Repeat the data below in full. Pictures must not be part of the copy.

+++ Collected data

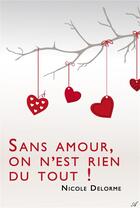 Couverture du livre « Sans amour, on n'est rien du tout ! » de Nicole Delorme aux éditions Atramenta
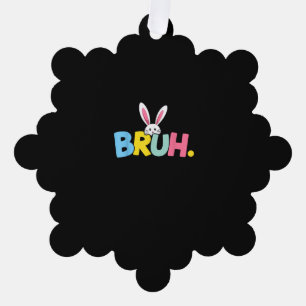 Bruh Easter for Teen Boys Kids Funny Happy Easter Tree Decoration Card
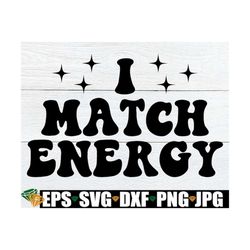 I Match Energy, Do Not Disturb My Energy, Don't Piss Me Off svg, Funny Retro Shirt svg, Unbothered svg, Sarcastic Quote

++++++

Result of the exercise.
 Couverture du livre « Sans amour, on n'est rien du tout ! » de Nicole Delorme aux éditions Atramenta
 Bruh Easter for Teen Boys Kids Funny Happy Easter Tree Decoration Card
 I Match Energy, Do Not Disturb My Energy, Don't Piss Me Off svg, Funny Retro Shirt svg, Unbothered svg, Sarcastic Quote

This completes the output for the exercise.